Luke Weiger lweiger at umich.edu
Tue Dec 4 12:18:33 PST 2001


----- Original Message ----- From: "Justin Schwartz" <jkschw at hotmail.com> To: <lbo-talk at lists.panix.com> Sent: Monday, December 03, 2001 10:00 PM Subject: Re: Again,


> It's still not clear why that is an empirical question.

In some possible worlds, only the agent contemplating a particular course of action would know what's best for them. But not in this one.


> And while you are
> right about children, we were not talking about children. Most of us would
> agree that competent adults are the best judges of their own best
interests,

Sure. But the qualifier "competent" seems to turn your argument into a tautology unless you mean competent in some sense other than "able to judge their own interests."

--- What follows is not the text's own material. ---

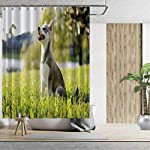 Alaskan Malamute Bath Curtains Shower,Klee Kai Puppy Sitting on Grass Looking Up Friendly Young Cute Animal DShower Curtainsrative for Home,59''W x 71''H 9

> and, moreover, that even when they're wrong they have the right to make
> their own mistakes.

That's only because it's far too costly (in several different ways) to prevent people from making their own mistakes in many cases.


> Tie this more tightly to a real case. Were you talking
> about women in Afghanistan who prefer to wear burkhas, or what?

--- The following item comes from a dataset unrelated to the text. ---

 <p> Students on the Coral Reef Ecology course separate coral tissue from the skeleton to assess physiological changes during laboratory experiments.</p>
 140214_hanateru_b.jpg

Daredevils who don't wear seatbelts.


> >Is the restriction of civil liberties a function of the war, or an
> >independent response on the part of the Bushies that would've occurred
> >regardless of any military actions?
>
> Without the war they wouldn't have dared to go anywhere near this far,

Maybe.


> and you know it.

No, I don't.


> This is too abstract. Rawls has a useful way of putting it. In a society
> that is too poor to support any principles of justice, he says we are
> outside the circumstances of justice, and questions of the proper
> distribution of freedom do not arise. In somewhat richer societies, he
> suggests that freedom can be traded off against equality and material
needs.
> In reasonably wealthy societies where, if things were arranged properly,
> people could be brought up to abide by principles of justice, freedom
comes
> first.

Of what sort? Freedom of the pocketbook takes precedence in the US, and the best way to argue against it is to point out that it's diametrically opposed to the majority's welfare.

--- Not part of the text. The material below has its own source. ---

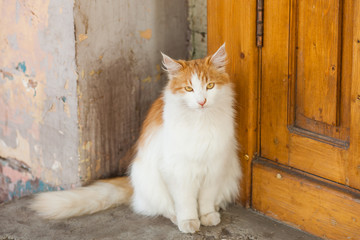 Beautiful red stray cat near the door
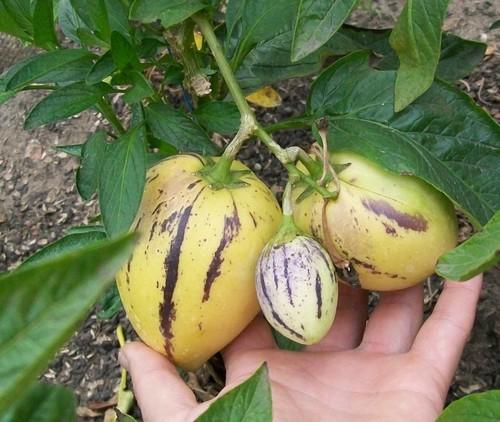 Как выглядит фрукт пепино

> I note that your low evaluation of freedom is not shared by many ordinary
> people throughout history, who have struggled and died to win the freedoms
> we have.

I'll grant you that many ordinary people have struggled and died for more misguided and destructive causes (religion quickly comes to mind). My evaluation of freedom is actually loftier than you take it to be, despite the fact that I refuse to extol its virtues ueber alles.


> You have to understand that freedom is tied to self-respect, that
> thinking of oneself as a free person is central to many people's self of
> self-worth. Moreover, there is the Millean point that genuinely benevolent
> dictators are few and far between. Go reread On Liberty, which cam be
taken
> as a consequentialist defense of the priority of liberty.

Mill was a classical liberal. Some consequentialists defend conservatism and libertarianism. That doesn't suffice to show that a consequentialist is committed to any of those sets of political principles.